Filter the entries, keeping every line with the string "correlation".

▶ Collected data
· · ·

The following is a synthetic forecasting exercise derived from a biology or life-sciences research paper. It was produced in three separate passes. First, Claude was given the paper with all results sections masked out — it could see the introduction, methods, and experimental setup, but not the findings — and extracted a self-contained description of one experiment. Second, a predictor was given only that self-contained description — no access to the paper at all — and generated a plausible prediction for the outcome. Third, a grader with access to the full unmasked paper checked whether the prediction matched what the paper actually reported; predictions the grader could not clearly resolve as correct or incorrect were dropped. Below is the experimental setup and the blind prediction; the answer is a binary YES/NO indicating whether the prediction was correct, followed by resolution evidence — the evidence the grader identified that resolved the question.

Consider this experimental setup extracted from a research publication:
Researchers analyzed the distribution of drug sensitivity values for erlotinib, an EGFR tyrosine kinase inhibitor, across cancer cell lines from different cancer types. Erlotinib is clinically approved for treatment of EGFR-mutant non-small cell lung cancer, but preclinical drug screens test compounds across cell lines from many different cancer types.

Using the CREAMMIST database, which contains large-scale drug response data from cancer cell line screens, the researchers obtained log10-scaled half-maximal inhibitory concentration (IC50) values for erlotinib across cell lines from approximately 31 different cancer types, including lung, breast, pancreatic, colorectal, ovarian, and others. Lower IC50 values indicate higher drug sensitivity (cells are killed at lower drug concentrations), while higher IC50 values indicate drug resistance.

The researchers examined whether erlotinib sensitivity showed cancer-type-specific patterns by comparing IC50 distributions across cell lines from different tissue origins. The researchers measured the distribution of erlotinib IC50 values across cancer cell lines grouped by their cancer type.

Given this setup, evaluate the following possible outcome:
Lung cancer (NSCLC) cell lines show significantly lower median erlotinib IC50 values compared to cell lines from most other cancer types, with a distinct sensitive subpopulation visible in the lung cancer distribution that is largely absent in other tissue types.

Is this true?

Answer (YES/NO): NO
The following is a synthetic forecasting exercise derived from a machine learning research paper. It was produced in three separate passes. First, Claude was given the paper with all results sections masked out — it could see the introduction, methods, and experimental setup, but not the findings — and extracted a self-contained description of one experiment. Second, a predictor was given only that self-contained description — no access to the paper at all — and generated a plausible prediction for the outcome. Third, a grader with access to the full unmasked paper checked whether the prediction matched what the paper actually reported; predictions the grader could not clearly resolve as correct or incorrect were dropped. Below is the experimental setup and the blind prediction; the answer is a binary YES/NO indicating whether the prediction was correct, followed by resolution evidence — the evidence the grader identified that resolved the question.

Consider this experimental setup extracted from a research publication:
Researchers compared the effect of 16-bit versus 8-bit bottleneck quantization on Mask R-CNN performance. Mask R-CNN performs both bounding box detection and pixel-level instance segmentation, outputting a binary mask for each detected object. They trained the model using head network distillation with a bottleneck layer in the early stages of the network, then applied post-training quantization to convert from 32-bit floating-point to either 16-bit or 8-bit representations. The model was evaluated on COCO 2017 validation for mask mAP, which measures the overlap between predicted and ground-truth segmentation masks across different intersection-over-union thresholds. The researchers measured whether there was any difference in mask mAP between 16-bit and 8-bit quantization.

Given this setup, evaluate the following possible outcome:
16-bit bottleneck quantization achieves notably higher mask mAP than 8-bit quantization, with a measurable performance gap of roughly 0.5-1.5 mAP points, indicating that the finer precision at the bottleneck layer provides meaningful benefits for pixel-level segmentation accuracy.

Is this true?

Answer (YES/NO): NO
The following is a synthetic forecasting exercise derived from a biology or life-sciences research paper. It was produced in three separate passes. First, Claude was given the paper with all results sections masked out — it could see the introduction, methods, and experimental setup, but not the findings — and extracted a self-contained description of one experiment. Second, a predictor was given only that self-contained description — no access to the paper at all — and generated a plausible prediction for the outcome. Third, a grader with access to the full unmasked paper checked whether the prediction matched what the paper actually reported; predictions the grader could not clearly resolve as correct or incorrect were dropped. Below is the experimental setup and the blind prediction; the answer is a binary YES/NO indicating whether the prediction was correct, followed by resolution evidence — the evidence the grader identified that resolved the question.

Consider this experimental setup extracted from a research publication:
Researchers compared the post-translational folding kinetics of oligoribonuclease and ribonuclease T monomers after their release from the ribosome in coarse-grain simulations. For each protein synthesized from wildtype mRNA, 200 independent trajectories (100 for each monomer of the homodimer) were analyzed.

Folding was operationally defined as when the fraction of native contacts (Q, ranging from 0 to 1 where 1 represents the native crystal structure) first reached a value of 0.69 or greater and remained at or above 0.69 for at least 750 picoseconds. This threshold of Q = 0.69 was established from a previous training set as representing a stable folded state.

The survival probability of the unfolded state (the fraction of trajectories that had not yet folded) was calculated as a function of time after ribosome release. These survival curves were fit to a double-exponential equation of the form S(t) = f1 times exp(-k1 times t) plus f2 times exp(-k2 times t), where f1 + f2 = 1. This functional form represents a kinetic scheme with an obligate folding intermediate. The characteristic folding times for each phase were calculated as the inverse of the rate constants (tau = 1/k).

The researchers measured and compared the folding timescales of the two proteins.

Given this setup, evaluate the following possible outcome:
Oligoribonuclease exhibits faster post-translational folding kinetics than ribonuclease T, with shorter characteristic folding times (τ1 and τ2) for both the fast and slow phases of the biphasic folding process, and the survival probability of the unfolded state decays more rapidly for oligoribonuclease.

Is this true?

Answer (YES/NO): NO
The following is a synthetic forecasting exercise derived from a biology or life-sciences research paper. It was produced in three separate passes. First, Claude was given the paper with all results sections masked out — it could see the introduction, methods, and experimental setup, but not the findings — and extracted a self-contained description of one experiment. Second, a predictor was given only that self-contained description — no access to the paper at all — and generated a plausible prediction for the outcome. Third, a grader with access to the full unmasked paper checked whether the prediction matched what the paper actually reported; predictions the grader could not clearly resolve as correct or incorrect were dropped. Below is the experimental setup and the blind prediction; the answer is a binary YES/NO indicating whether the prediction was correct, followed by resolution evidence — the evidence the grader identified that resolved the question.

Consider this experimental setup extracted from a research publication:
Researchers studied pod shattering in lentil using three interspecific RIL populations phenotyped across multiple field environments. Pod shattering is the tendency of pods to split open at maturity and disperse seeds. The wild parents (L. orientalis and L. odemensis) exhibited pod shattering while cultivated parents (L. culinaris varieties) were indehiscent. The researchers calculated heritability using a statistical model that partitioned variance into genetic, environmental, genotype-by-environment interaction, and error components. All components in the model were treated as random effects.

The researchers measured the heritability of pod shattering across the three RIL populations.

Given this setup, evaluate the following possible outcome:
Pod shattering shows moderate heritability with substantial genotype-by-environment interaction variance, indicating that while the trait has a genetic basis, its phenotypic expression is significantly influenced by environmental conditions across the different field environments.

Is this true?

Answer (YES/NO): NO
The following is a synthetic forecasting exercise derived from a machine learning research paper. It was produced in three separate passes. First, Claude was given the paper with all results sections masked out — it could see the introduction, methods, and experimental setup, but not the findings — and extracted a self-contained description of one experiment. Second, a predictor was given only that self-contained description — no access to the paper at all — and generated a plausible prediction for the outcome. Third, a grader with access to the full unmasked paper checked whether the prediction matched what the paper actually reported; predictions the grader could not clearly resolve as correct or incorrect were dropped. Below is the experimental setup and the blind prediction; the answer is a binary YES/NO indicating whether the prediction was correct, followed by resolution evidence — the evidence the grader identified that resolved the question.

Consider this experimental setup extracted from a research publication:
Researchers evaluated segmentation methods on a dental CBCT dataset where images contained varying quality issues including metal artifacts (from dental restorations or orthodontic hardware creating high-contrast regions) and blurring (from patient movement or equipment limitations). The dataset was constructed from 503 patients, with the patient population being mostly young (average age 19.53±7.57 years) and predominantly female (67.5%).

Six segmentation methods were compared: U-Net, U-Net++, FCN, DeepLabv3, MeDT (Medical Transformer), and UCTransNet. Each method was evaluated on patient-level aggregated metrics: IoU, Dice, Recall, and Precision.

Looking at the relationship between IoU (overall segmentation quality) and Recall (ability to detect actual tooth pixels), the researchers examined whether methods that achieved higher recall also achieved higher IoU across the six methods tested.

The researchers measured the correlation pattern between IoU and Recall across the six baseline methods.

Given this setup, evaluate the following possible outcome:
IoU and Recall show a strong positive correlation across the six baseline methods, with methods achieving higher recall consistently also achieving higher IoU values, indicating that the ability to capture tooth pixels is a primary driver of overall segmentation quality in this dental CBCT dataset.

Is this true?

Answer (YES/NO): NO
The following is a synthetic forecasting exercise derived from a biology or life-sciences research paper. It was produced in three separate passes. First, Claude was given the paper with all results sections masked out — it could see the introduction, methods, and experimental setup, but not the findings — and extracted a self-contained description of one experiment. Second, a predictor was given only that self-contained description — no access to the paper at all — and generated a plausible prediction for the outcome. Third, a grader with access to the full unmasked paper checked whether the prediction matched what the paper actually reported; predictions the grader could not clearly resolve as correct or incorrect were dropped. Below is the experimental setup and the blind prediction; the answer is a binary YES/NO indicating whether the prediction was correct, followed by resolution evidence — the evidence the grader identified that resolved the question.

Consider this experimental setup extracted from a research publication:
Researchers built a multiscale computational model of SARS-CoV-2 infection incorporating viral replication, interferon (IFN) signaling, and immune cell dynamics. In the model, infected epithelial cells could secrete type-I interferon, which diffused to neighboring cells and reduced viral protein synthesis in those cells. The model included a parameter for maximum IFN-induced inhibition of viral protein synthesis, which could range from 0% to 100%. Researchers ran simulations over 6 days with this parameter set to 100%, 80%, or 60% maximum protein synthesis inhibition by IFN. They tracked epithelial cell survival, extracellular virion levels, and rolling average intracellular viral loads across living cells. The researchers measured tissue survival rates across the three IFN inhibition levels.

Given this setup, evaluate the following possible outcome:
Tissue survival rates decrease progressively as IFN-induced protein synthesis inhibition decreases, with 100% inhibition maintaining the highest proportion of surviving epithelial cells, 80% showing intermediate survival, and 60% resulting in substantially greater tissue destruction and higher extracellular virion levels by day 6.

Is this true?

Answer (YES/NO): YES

· · ·

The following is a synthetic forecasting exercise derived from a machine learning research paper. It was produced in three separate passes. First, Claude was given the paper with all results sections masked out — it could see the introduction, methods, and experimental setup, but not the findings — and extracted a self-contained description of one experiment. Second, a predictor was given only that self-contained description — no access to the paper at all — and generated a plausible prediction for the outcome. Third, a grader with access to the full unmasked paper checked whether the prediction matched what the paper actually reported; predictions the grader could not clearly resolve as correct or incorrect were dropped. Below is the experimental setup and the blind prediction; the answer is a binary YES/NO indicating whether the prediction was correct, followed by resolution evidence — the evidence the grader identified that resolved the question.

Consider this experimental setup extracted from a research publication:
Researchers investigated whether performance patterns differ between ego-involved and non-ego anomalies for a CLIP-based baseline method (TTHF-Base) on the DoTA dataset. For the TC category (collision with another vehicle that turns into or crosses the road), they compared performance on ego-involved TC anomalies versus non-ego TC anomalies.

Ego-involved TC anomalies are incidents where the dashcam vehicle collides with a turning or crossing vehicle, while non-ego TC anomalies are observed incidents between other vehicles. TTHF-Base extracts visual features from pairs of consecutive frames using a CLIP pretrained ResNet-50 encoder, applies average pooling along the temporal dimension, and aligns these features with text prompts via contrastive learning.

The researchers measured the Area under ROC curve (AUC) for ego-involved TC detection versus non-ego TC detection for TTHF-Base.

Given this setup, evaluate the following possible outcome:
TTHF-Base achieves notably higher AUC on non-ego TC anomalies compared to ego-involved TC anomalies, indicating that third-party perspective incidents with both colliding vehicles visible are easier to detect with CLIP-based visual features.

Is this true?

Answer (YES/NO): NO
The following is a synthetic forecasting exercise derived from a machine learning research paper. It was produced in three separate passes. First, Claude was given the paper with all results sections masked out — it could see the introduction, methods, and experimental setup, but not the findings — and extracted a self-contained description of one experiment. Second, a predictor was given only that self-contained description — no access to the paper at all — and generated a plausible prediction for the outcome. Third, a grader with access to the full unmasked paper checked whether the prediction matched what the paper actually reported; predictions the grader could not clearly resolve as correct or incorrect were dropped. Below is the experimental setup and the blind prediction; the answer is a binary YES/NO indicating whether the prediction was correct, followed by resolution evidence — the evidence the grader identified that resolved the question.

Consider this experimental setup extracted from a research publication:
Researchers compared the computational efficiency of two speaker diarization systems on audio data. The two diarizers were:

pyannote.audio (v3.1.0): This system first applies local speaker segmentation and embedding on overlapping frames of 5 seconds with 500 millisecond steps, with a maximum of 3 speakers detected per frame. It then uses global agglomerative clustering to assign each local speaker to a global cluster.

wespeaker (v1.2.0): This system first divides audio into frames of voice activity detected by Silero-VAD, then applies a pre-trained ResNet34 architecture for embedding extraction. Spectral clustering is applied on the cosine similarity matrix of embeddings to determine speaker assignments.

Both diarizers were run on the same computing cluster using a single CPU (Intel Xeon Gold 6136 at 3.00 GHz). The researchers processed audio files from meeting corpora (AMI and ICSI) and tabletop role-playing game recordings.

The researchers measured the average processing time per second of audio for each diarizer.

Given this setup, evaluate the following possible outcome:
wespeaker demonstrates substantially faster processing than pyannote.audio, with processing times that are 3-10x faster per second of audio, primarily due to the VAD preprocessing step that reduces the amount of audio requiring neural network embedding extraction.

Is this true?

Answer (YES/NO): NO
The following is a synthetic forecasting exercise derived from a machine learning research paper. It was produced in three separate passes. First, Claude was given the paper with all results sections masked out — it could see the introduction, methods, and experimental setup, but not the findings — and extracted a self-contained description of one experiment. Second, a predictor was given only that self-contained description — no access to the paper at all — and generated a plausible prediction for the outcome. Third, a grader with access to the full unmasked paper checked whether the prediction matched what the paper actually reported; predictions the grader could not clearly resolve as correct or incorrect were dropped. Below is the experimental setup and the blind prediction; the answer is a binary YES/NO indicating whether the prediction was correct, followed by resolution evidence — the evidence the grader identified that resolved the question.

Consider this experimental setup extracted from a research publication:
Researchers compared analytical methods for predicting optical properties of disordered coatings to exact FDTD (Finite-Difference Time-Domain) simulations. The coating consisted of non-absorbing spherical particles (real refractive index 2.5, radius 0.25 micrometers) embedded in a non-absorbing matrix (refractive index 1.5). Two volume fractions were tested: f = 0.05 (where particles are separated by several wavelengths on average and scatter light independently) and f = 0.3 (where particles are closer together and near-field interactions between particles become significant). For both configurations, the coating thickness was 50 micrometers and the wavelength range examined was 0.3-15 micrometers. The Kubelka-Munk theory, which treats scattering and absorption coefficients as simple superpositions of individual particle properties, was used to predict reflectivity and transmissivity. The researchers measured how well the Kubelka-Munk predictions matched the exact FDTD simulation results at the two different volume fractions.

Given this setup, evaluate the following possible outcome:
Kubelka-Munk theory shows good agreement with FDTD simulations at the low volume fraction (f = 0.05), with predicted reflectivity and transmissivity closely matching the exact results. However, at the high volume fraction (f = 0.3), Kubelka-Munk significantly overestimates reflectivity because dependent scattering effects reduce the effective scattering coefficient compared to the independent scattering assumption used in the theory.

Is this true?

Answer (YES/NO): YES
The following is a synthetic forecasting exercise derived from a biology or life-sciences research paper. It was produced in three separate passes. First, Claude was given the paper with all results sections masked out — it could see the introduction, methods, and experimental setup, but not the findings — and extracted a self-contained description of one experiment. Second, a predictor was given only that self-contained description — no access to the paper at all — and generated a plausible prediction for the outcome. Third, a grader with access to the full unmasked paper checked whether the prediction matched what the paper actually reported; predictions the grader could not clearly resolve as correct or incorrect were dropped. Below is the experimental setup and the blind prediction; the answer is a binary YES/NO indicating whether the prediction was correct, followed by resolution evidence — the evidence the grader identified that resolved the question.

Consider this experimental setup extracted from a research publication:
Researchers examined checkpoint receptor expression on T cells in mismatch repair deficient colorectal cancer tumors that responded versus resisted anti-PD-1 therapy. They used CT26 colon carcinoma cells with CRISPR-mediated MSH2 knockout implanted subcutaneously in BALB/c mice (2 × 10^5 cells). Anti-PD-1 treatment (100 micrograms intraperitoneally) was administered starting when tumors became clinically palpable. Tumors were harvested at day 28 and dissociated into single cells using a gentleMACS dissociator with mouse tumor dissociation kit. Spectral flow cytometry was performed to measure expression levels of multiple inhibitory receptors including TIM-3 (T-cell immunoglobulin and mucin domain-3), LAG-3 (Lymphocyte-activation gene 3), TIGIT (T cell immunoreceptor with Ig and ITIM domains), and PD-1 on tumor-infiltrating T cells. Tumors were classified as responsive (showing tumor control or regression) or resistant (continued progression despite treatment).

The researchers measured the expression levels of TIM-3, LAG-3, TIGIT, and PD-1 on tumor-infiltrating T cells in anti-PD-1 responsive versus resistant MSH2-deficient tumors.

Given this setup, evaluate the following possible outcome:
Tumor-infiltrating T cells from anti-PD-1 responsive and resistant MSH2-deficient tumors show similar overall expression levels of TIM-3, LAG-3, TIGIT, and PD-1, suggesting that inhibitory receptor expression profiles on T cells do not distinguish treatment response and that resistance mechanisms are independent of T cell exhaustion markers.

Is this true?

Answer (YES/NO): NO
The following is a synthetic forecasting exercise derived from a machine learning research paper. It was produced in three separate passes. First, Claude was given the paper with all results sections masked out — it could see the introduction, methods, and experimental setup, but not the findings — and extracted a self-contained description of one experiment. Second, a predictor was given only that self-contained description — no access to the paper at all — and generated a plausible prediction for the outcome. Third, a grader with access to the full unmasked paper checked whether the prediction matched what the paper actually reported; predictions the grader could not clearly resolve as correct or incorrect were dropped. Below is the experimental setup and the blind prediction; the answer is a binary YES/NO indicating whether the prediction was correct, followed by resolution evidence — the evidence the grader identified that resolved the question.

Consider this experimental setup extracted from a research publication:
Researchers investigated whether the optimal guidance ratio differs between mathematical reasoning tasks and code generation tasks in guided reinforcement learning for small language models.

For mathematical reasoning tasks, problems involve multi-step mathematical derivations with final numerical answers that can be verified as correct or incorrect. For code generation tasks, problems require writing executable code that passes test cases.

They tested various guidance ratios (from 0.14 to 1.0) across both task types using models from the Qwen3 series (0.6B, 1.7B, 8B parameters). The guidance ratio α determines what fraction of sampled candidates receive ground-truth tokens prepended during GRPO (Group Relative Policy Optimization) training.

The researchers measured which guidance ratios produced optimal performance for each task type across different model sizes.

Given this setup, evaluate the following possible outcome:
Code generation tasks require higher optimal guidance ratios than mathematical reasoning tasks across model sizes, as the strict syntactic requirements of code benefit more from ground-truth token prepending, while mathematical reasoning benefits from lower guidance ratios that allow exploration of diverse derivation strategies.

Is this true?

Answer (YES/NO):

· · ·

▶ RESULT OF THE TASK
The researchers measured the correlation pattern between IoU and Recall across the six baseline methods.
IoU and Recall show a strong positive correlation across the six baseline methods, with methods achieving higher recall consistently also achieving higher IoU values, indicating that the ability to capture tooth pixels is a primary driver of overall segmentation quality in this dental CBCT dataset.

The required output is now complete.